J Dairy Sci. 2023 Jun;106(6):4158-4170. doi: 10.3168/jds.2022-22598. Epub 2023 Apr 18.
β-lactoglobulin I (β-LG I) is one of the most important whey proteins in donkey milk. However, to our knowledge, there has been no study focusing on the full nucleotide sequences of this gene (BLG I). Current investigation of donkey BLG I gene is very limited with only 2 variants (A and B) characterized so far at the protein level. Recently, a new β-LG I variant, with a significantly higher mass (+1,915 Da) than known variants has been detected. In this study, we report the whole nucleotide sequence of the BLG I gene from 2 donkeys, whose milk samples are characterized by the β-LG I SDS-PAGE band with a normal electrophoretic mobility (18,514.25 Da, β-LG I B1 form) the first, and by the presence of a unique β-LG I band with a higher electrophoretic mobility (20,428.5 Da, β-LG I D form) the latter. A high genetic variability was found all over the 2 sequenced BLG I alleles. In particular, 16 polymorphic sites were found in introns, one in the 5' flanking region, 3 SNPs in the 5' untranslated region and one SNP in the coding region (g.1871G > A) located at the 40th nucleotide of exon 2 and responsible for the AA substitutions p.Asp28 > Asn in the mature protein. Two SNPs (g.920-922CAC > TGT and g.1871G/A) were genotyped in 93 donkeys of 2 Italian breeds (60 Ragusana and 33 Amiatina, respectively) and the overall frequencies of g.920-922CAC and g.1871A were 0.3065 and 0.043, respectively. Only the rare allele g.1871A was observed to be associated with the slower migrating β-LG I. Considering this genetic diversity and those found in the database, it was possible to deduce at least 5 different alleles (BLG I A, B, B1, C, D) responsible for 4 potential β-LG I translations. Among these alleles, B1 and D are those characterized in the present research, with the D allele of real novel identification. Haplotype data analysis suggests an evolutionary pathway of donkey BLG I gene and a possible phylogenetic map is proposed. Analyses of mRNA secondary structure showed relevant changes in the structures, as consequence of the g.1871G > A polymorphism, that might be responsible for the recognition of an alternative initiation site providing an additional signal peptide. The extension of 19 AA sequence to the mature protein, corresponding to the canonical signal peptide with an additional alanine residue, is sufficient to provide the observed molecular weight of the slower migrating β-LG I encoded by the BLG I D allele.
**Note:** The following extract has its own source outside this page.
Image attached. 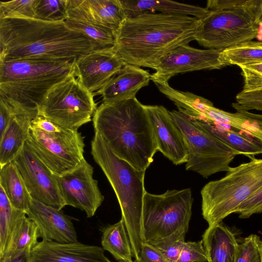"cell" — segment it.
<instances>
[{"label":"cell","mask_w":262,"mask_h":262,"mask_svg":"<svg viewBox=\"0 0 262 262\" xmlns=\"http://www.w3.org/2000/svg\"><path fill=\"white\" fill-rule=\"evenodd\" d=\"M149 73L140 67L126 64L95 94L100 95L102 103L112 104L136 97L138 92L147 86Z\"/></svg>","instance_id":"cell-20"},{"label":"cell","mask_w":262,"mask_h":262,"mask_svg":"<svg viewBox=\"0 0 262 262\" xmlns=\"http://www.w3.org/2000/svg\"><path fill=\"white\" fill-rule=\"evenodd\" d=\"M235 113H229L207 104L201 115V121L222 125L244 133L262 143V114H254L237 103L232 104Z\"/></svg>","instance_id":"cell-21"},{"label":"cell","mask_w":262,"mask_h":262,"mask_svg":"<svg viewBox=\"0 0 262 262\" xmlns=\"http://www.w3.org/2000/svg\"><path fill=\"white\" fill-rule=\"evenodd\" d=\"M133 262H134V261H133Z\"/></svg>","instance_id":"cell-46"},{"label":"cell","mask_w":262,"mask_h":262,"mask_svg":"<svg viewBox=\"0 0 262 262\" xmlns=\"http://www.w3.org/2000/svg\"><path fill=\"white\" fill-rule=\"evenodd\" d=\"M231 167L225 177L202 189V212L208 226L220 223L262 188V159Z\"/></svg>","instance_id":"cell-6"},{"label":"cell","mask_w":262,"mask_h":262,"mask_svg":"<svg viewBox=\"0 0 262 262\" xmlns=\"http://www.w3.org/2000/svg\"><path fill=\"white\" fill-rule=\"evenodd\" d=\"M124 64L113 48L95 50L76 60V77L93 93L101 89Z\"/></svg>","instance_id":"cell-15"},{"label":"cell","mask_w":262,"mask_h":262,"mask_svg":"<svg viewBox=\"0 0 262 262\" xmlns=\"http://www.w3.org/2000/svg\"><path fill=\"white\" fill-rule=\"evenodd\" d=\"M94 97L72 75L48 92L38 107V115L64 128L78 130L92 121L97 108Z\"/></svg>","instance_id":"cell-9"},{"label":"cell","mask_w":262,"mask_h":262,"mask_svg":"<svg viewBox=\"0 0 262 262\" xmlns=\"http://www.w3.org/2000/svg\"><path fill=\"white\" fill-rule=\"evenodd\" d=\"M193 199L190 188L168 190L144 196L142 223L145 242L165 237L178 230L188 231Z\"/></svg>","instance_id":"cell-8"},{"label":"cell","mask_w":262,"mask_h":262,"mask_svg":"<svg viewBox=\"0 0 262 262\" xmlns=\"http://www.w3.org/2000/svg\"><path fill=\"white\" fill-rule=\"evenodd\" d=\"M251 17L256 25L262 23V0H254Z\"/></svg>","instance_id":"cell-43"},{"label":"cell","mask_w":262,"mask_h":262,"mask_svg":"<svg viewBox=\"0 0 262 262\" xmlns=\"http://www.w3.org/2000/svg\"><path fill=\"white\" fill-rule=\"evenodd\" d=\"M67 18L66 0H36L34 19L61 21Z\"/></svg>","instance_id":"cell-33"},{"label":"cell","mask_w":262,"mask_h":262,"mask_svg":"<svg viewBox=\"0 0 262 262\" xmlns=\"http://www.w3.org/2000/svg\"><path fill=\"white\" fill-rule=\"evenodd\" d=\"M187 232L178 230L167 236L147 243L158 249L168 262H177L185 242Z\"/></svg>","instance_id":"cell-32"},{"label":"cell","mask_w":262,"mask_h":262,"mask_svg":"<svg viewBox=\"0 0 262 262\" xmlns=\"http://www.w3.org/2000/svg\"><path fill=\"white\" fill-rule=\"evenodd\" d=\"M261 251H262V243H261Z\"/></svg>","instance_id":"cell-45"},{"label":"cell","mask_w":262,"mask_h":262,"mask_svg":"<svg viewBox=\"0 0 262 262\" xmlns=\"http://www.w3.org/2000/svg\"><path fill=\"white\" fill-rule=\"evenodd\" d=\"M262 212V188L244 201L235 210L242 219Z\"/></svg>","instance_id":"cell-38"},{"label":"cell","mask_w":262,"mask_h":262,"mask_svg":"<svg viewBox=\"0 0 262 262\" xmlns=\"http://www.w3.org/2000/svg\"><path fill=\"white\" fill-rule=\"evenodd\" d=\"M244 78L242 92L262 90V63L239 67Z\"/></svg>","instance_id":"cell-36"},{"label":"cell","mask_w":262,"mask_h":262,"mask_svg":"<svg viewBox=\"0 0 262 262\" xmlns=\"http://www.w3.org/2000/svg\"><path fill=\"white\" fill-rule=\"evenodd\" d=\"M25 212L14 208L0 187V256L5 252L11 232Z\"/></svg>","instance_id":"cell-31"},{"label":"cell","mask_w":262,"mask_h":262,"mask_svg":"<svg viewBox=\"0 0 262 262\" xmlns=\"http://www.w3.org/2000/svg\"><path fill=\"white\" fill-rule=\"evenodd\" d=\"M102 248L119 262H133V252L125 223L122 219L107 226L101 237Z\"/></svg>","instance_id":"cell-28"},{"label":"cell","mask_w":262,"mask_h":262,"mask_svg":"<svg viewBox=\"0 0 262 262\" xmlns=\"http://www.w3.org/2000/svg\"><path fill=\"white\" fill-rule=\"evenodd\" d=\"M36 0L0 2V18H34Z\"/></svg>","instance_id":"cell-34"},{"label":"cell","mask_w":262,"mask_h":262,"mask_svg":"<svg viewBox=\"0 0 262 262\" xmlns=\"http://www.w3.org/2000/svg\"><path fill=\"white\" fill-rule=\"evenodd\" d=\"M202 241L207 262L234 261L239 244L234 233L222 223L208 226Z\"/></svg>","instance_id":"cell-24"},{"label":"cell","mask_w":262,"mask_h":262,"mask_svg":"<svg viewBox=\"0 0 262 262\" xmlns=\"http://www.w3.org/2000/svg\"><path fill=\"white\" fill-rule=\"evenodd\" d=\"M91 153L111 185L118 199L132 249L137 259L144 242L142 223L146 171L139 170L118 158L97 133L91 141Z\"/></svg>","instance_id":"cell-4"},{"label":"cell","mask_w":262,"mask_h":262,"mask_svg":"<svg viewBox=\"0 0 262 262\" xmlns=\"http://www.w3.org/2000/svg\"><path fill=\"white\" fill-rule=\"evenodd\" d=\"M196 17L146 12L125 18L116 32L114 50L126 64L156 70L177 47L195 40Z\"/></svg>","instance_id":"cell-2"},{"label":"cell","mask_w":262,"mask_h":262,"mask_svg":"<svg viewBox=\"0 0 262 262\" xmlns=\"http://www.w3.org/2000/svg\"><path fill=\"white\" fill-rule=\"evenodd\" d=\"M75 61L0 60V96L14 107L36 117L48 92L76 75Z\"/></svg>","instance_id":"cell-5"},{"label":"cell","mask_w":262,"mask_h":262,"mask_svg":"<svg viewBox=\"0 0 262 262\" xmlns=\"http://www.w3.org/2000/svg\"><path fill=\"white\" fill-rule=\"evenodd\" d=\"M27 143L38 159L56 176L79 166L84 158V137L78 130L63 128L47 133L30 127Z\"/></svg>","instance_id":"cell-10"},{"label":"cell","mask_w":262,"mask_h":262,"mask_svg":"<svg viewBox=\"0 0 262 262\" xmlns=\"http://www.w3.org/2000/svg\"><path fill=\"white\" fill-rule=\"evenodd\" d=\"M248 0H209L206 7L209 11L246 9Z\"/></svg>","instance_id":"cell-40"},{"label":"cell","mask_w":262,"mask_h":262,"mask_svg":"<svg viewBox=\"0 0 262 262\" xmlns=\"http://www.w3.org/2000/svg\"><path fill=\"white\" fill-rule=\"evenodd\" d=\"M169 112L184 138L188 155L186 170L193 171L206 178L230 169L231 162L240 155L237 151L179 111Z\"/></svg>","instance_id":"cell-7"},{"label":"cell","mask_w":262,"mask_h":262,"mask_svg":"<svg viewBox=\"0 0 262 262\" xmlns=\"http://www.w3.org/2000/svg\"><path fill=\"white\" fill-rule=\"evenodd\" d=\"M26 215L37 225L42 240L60 243L78 242L73 224L61 210L32 199Z\"/></svg>","instance_id":"cell-18"},{"label":"cell","mask_w":262,"mask_h":262,"mask_svg":"<svg viewBox=\"0 0 262 262\" xmlns=\"http://www.w3.org/2000/svg\"><path fill=\"white\" fill-rule=\"evenodd\" d=\"M92 120L95 132L118 158L146 171L158 147L144 105L136 97L112 104L102 103Z\"/></svg>","instance_id":"cell-3"},{"label":"cell","mask_w":262,"mask_h":262,"mask_svg":"<svg viewBox=\"0 0 262 262\" xmlns=\"http://www.w3.org/2000/svg\"><path fill=\"white\" fill-rule=\"evenodd\" d=\"M98 50L64 21L0 18V60L74 62Z\"/></svg>","instance_id":"cell-1"},{"label":"cell","mask_w":262,"mask_h":262,"mask_svg":"<svg viewBox=\"0 0 262 262\" xmlns=\"http://www.w3.org/2000/svg\"><path fill=\"white\" fill-rule=\"evenodd\" d=\"M177 262H207L202 241L185 242Z\"/></svg>","instance_id":"cell-37"},{"label":"cell","mask_w":262,"mask_h":262,"mask_svg":"<svg viewBox=\"0 0 262 262\" xmlns=\"http://www.w3.org/2000/svg\"><path fill=\"white\" fill-rule=\"evenodd\" d=\"M221 51L181 45L160 60L156 72L151 75V80L156 79L168 82L172 77L180 73L221 69L224 67L220 60Z\"/></svg>","instance_id":"cell-14"},{"label":"cell","mask_w":262,"mask_h":262,"mask_svg":"<svg viewBox=\"0 0 262 262\" xmlns=\"http://www.w3.org/2000/svg\"><path fill=\"white\" fill-rule=\"evenodd\" d=\"M31 127L47 133L60 132L64 128L40 115L32 120Z\"/></svg>","instance_id":"cell-42"},{"label":"cell","mask_w":262,"mask_h":262,"mask_svg":"<svg viewBox=\"0 0 262 262\" xmlns=\"http://www.w3.org/2000/svg\"><path fill=\"white\" fill-rule=\"evenodd\" d=\"M160 151L176 165L186 163L188 155L182 134L163 106L144 105Z\"/></svg>","instance_id":"cell-16"},{"label":"cell","mask_w":262,"mask_h":262,"mask_svg":"<svg viewBox=\"0 0 262 262\" xmlns=\"http://www.w3.org/2000/svg\"><path fill=\"white\" fill-rule=\"evenodd\" d=\"M64 22L69 28L87 36L98 50L113 48L115 45L116 32L114 30L70 18Z\"/></svg>","instance_id":"cell-30"},{"label":"cell","mask_w":262,"mask_h":262,"mask_svg":"<svg viewBox=\"0 0 262 262\" xmlns=\"http://www.w3.org/2000/svg\"><path fill=\"white\" fill-rule=\"evenodd\" d=\"M200 20L195 40L208 49L223 50L258 34L259 27L246 9L210 11Z\"/></svg>","instance_id":"cell-11"},{"label":"cell","mask_w":262,"mask_h":262,"mask_svg":"<svg viewBox=\"0 0 262 262\" xmlns=\"http://www.w3.org/2000/svg\"><path fill=\"white\" fill-rule=\"evenodd\" d=\"M39 238L37 225L26 213L24 214L13 229L6 250L0 256V261L11 259L25 252H30L38 243Z\"/></svg>","instance_id":"cell-25"},{"label":"cell","mask_w":262,"mask_h":262,"mask_svg":"<svg viewBox=\"0 0 262 262\" xmlns=\"http://www.w3.org/2000/svg\"><path fill=\"white\" fill-rule=\"evenodd\" d=\"M67 18L116 32L125 19L119 0H66Z\"/></svg>","instance_id":"cell-19"},{"label":"cell","mask_w":262,"mask_h":262,"mask_svg":"<svg viewBox=\"0 0 262 262\" xmlns=\"http://www.w3.org/2000/svg\"><path fill=\"white\" fill-rule=\"evenodd\" d=\"M235 99L236 103L248 111H262V90L249 92L241 91L236 95Z\"/></svg>","instance_id":"cell-39"},{"label":"cell","mask_w":262,"mask_h":262,"mask_svg":"<svg viewBox=\"0 0 262 262\" xmlns=\"http://www.w3.org/2000/svg\"><path fill=\"white\" fill-rule=\"evenodd\" d=\"M30 252H25L11 259L0 262H30Z\"/></svg>","instance_id":"cell-44"},{"label":"cell","mask_w":262,"mask_h":262,"mask_svg":"<svg viewBox=\"0 0 262 262\" xmlns=\"http://www.w3.org/2000/svg\"><path fill=\"white\" fill-rule=\"evenodd\" d=\"M125 18L146 12L187 15L203 18L209 12L207 8L171 1L119 0Z\"/></svg>","instance_id":"cell-22"},{"label":"cell","mask_w":262,"mask_h":262,"mask_svg":"<svg viewBox=\"0 0 262 262\" xmlns=\"http://www.w3.org/2000/svg\"><path fill=\"white\" fill-rule=\"evenodd\" d=\"M34 116L19 111L12 115L6 130L0 137V166L12 162L24 146L29 136Z\"/></svg>","instance_id":"cell-23"},{"label":"cell","mask_w":262,"mask_h":262,"mask_svg":"<svg viewBox=\"0 0 262 262\" xmlns=\"http://www.w3.org/2000/svg\"><path fill=\"white\" fill-rule=\"evenodd\" d=\"M261 243L256 234L246 237L238 244L234 262H262Z\"/></svg>","instance_id":"cell-35"},{"label":"cell","mask_w":262,"mask_h":262,"mask_svg":"<svg viewBox=\"0 0 262 262\" xmlns=\"http://www.w3.org/2000/svg\"><path fill=\"white\" fill-rule=\"evenodd\" d=\"M224 66H241L262 63V42L248 41L221 51Z\"/></svg>","instance_id":"cell-29"},{"label":"cell","mask_w":262,"mask_h":262,"mask_svg":"<svg viewBox=\"0 0 262 262\" xmlns=\"http://www.w3.org/2000/svg\"><path fill=\"white\" fill-rule=\"evenodd\" d=\"M13 161L32 199L59 210L66 206L56 176L38 159L27 141Z\"/></svg>","instance_id":"cell-12"},{"label":"cell","mask_w":262,"mask_h":262,"mask_svg":"<svg viewBox=\"0 0 262 262\" xmlns=\"http://www.w3.org/2000/svg\"><path fill=\"white\" fill-rule=\"evenodd\" d=\"M195 121L201 127L237 151L240 155L252 158L262 154V143L244 133L222 125Z\"/></svg>","instance_id":"cell-26"},{"label":"cell","mask_w":262,"mask_h":262,"mask_svg":"<svg viewBox=\"0 0 262 262\" xmlns=\"http://www.w3.org/2000/svg\"><path fill=\"white\" fill-rule=\"evenodd\" d=\"M93 173V167L85 160L74 170L56 176L66 205L84 211L88 217L95 215L104 199Z\"/></svg>","instance_id":"cell-13"},{"label":"cell","mask_w":262,"mask_h":262,"mask_svg":"<svg viewBox=\"0 0 262 262\" xmlns=\"http://www.w3.org/2000/svg\"><path fill=\"white\" fill-rule=\"evenodd\" d=\"M0 187L12 206L26 213L32 198L13 161L1 167Z\"/></svg>","instance_id":"cell-27"},{"label":"cell","mask_w":262,"mask_h":262,"mask_svg":"<svg viewBox=\"0 0 262 262\" xmlns=\"http://www.w3.org/2000/svg\"><path fill=\"white\" fill-rule=\"evenodd\" d=\"M100 247L80 242H38L30 252V262H111Z\"/></svg>","instance_id":"cell-17"},{"label":"cell","mask_w":262,"mask_h":262,"mask_svg":"<svg viewBox=\"0 0 262 262\" xmlns=\"http://www.w3.org/2000/svg\"><path fill=\"white\" fill-rule=\"evenodd\" d=\"M134 262H168L162 253L147 242L142 244L139 257Z\"/></svg>","instance_id":"cell-41"}]
</instances>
β-乳球蛋白 I(β-LG I)是驴乳中最重要的乳清蛋白之一。然而,据我们所知,目前还没有针对该基因(BLG I)全长核苷酸序列的研究。目前对驴 BLG I 基因的研究非常有限,迄今为止仅在蛋白质水平上对 2 个变体(A 和 B)进行了表征。最近,检测到一种新的β-LG I 变体,其分子量显著高于已知变体(+1915 Da)。在本研究中,我们报告了 2 头驴 BLG I 基因的全长核苷酸序列,其乳样的β-LG I SDS-PAGE 条带电泳迁移率正常(18514.25 Da,β-LG I B1 形式),前者,和存在具有更高电泳迁移率的独特β-LG I 条带(20428.5 Da,β-LG I D 形式)。在 2 个测序的 BLG I 等位基因中发现了高度的遗传多态性。特别是在 16 个多态性位点在 introns,一个在 5'侧翼区,3 个 SNP 在 5'非翻译区和一个 SNP 在编码区(g.1871G > A)位于外显子 2 的第 40 个核苷酸,并导致成熟蛋白中 AA 取代 p.Asp28 > Asn。在 2 个意大利品种(60 头拉古萨纳和 33 头阿米亚蒂纳)的 93 头驴中对 2 个 SNP(g.920-922CAC > TGT 和 g.1871G/A)进行了基因分型,g.920-922CAC 和 g.1871A 的总体频率分别为 0.3065 和 0.043。仅观察到罕见的等位基因 g.1871A 与迁移较慢的β-LG I 相关。考虑到这种遗传多样性和数据库中发现的多样性,至少可以推导出 5 个不同的等位基因(BLG I A、B、B1、C、D),它们可能负责 4 种潜在的β-LG I 翻译。在这些等位基因中,B1 和 D 是本研究中所描述的,而 D 等位基因是真正的新鉴定。单倍型数据分析表明,驴 BLG I 基因的进化途径,并提出了一个可能的系统发育图谱。对 mRNA 二级结构的分析表明,由于 g.1871G > A 多态性,结构发生了相关变化,这可能是识别替代起始位点的原因,提供了额外的信号肽。成熟蛋白中 19 个 AA 序列的延伸,对应于带有额外丙氨酸残基的典型信号肽,足以提供由 BLG I D 等位基因编码的迁移较慢的β-LG I 的观察到的分子量。